__Exercise__. Copy the entries below word for word, from the line containing "What distance would" through the end of the entries.

__Record set__.
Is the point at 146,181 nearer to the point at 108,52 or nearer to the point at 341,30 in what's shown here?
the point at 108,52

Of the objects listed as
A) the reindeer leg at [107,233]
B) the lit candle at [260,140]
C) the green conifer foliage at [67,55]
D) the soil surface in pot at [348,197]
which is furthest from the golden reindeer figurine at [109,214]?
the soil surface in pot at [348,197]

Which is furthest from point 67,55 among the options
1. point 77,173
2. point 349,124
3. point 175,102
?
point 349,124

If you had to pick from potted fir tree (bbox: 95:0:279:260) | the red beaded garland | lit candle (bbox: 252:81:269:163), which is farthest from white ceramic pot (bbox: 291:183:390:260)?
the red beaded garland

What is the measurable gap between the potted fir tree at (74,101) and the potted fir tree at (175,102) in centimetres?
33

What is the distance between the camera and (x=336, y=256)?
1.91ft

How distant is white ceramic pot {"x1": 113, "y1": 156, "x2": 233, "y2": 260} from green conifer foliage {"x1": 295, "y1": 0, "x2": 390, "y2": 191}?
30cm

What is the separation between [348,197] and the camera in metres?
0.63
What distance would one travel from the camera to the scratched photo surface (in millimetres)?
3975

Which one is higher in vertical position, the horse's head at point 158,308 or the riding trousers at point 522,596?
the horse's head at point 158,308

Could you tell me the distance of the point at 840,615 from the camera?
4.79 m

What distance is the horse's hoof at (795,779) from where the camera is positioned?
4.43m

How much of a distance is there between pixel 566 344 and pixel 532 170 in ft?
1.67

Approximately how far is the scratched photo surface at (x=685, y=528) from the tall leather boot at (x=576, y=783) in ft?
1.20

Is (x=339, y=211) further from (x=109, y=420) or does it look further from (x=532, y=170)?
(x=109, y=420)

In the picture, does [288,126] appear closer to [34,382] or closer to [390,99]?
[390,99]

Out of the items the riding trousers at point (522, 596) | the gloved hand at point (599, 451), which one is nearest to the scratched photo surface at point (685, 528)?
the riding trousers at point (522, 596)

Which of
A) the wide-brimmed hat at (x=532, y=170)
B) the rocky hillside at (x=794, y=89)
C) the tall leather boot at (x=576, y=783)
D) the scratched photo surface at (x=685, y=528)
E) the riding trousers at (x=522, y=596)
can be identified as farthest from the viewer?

__Response__.
What distance would one travel from the camera to the scratched photo surface (in millimetres)?
3975

Which one is higher in vertical position, the horse's head at point 158,308 or the riding trousers at point 522,596?
the horse's head at point 158,308

Could you tell me the distance of the point at 840,615 from the camera?
4.79 m

What distance is the horse's hoof at (795,779) from where the camera is positioned?
4.43m

How much of a distance is there between pixel 566 344 and pixel 532 170 in ft?
1.67

Approximately how far is the scratched photo surface at (x=685, y=528) from the tall leather boot at (x=576, y=783) in ft?
1.20

Is (x=339, y=211) further from (x=109, y=420) or does it look further from (x=532, y=170)?
(x=109, y=420)

In the picture, does [288,126] appear closer to [34,382] or closer to [390,99]?
[390,99]

Out of the items the riding trousers at point (522, 596) | the gloved hand at point (599, 451), which one is nearest to the scratched photo surface at point (685, 528)?
the riding trousers at point (522, 596)

Which of
A) the wide-brimmed hat at (x=532, y=170)
B) the rocky hillside at (x=794, y=89)
C) the tall leather boot at (x=576, y=783)
D) the scratched photo surface at (x=685, y=528)
E) the riding trousers at (x=522, y=596)
can be identified as farthest from the viewer?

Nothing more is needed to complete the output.